Last week, we showed you how to view the profiles of your friends, and your friends’ friends. This week, we’ll focus on how to edit your own profile, control who sees it, and (if needed—sigh) block, unfriend, or report another user.
To see your own profile, sign in to Origin and click on your username or avatar in the top right corner, above the search box. This will bring up your profile as viewable to others, including your name, status, your friends, and the games in your library. Click the Edit My Profile button below your avatar to change your avatar, password, Origin ID, and first and last name associated with your Origin profile.

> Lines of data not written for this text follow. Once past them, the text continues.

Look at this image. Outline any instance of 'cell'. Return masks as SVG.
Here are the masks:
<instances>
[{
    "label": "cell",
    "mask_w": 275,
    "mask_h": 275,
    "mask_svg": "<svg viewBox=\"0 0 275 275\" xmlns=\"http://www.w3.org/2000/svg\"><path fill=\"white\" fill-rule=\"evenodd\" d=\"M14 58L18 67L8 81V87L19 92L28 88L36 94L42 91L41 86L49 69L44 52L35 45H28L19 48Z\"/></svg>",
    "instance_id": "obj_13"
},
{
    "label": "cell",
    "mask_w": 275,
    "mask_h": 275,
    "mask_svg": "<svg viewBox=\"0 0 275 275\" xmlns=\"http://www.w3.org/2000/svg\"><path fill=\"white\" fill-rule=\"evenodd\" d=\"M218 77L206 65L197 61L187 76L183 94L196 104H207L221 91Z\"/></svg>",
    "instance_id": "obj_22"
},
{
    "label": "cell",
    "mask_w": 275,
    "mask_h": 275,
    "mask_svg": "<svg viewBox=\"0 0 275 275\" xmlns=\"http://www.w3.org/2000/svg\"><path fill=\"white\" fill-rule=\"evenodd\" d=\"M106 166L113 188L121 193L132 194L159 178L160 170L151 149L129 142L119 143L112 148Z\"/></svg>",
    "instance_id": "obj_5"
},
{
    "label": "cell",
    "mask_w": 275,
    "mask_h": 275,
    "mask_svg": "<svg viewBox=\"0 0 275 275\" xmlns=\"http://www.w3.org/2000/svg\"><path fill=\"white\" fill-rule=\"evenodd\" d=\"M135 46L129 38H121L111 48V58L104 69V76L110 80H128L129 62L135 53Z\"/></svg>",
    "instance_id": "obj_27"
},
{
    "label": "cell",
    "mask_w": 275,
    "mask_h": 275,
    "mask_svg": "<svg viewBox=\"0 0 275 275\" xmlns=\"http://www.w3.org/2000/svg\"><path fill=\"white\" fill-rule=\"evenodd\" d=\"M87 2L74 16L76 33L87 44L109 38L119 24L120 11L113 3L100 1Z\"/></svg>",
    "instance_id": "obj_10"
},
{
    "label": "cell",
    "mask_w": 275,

You can also change your status (online, away, or invisible) by selecting Set Status from the Friends menu in the top left (or by clicking underneath your name in the Friends List itself).
Control who can see your full profile (everyone, friends, friends of friends, or no one) by selecting the Privacy tab in the Settings window. If for whatever reason you’d like to block a user from ever finding you or viewing your profile on Origin, scroll down to the Block User section of the same Privacy tab, enter the person you’d like to block’s email or Origin ID, and click the Block button.
Your Friends List will be the place where you unfriend someone (for example, if your Friends List gets full and you need to unfriend an inactive player to make room for a new request) or block someone who’s already your friend (if you want to prevent them from either viewing your profile or receiving any notifications about your activity on Origin). Pull up your Friends List by selecting the Show Friends List button in the top right corner, above the search box. Right-clicking on any friend’s name will display the option to either “Unfriend” or “Block” that user.
Alternatively, you can right-click any friend’s name on your Friends List and select View Profile to show their full profile. Here, you’ll see Unfriend, Block, and Report User (in serious cases where you feel compelled to report any suspicious activity), all as options.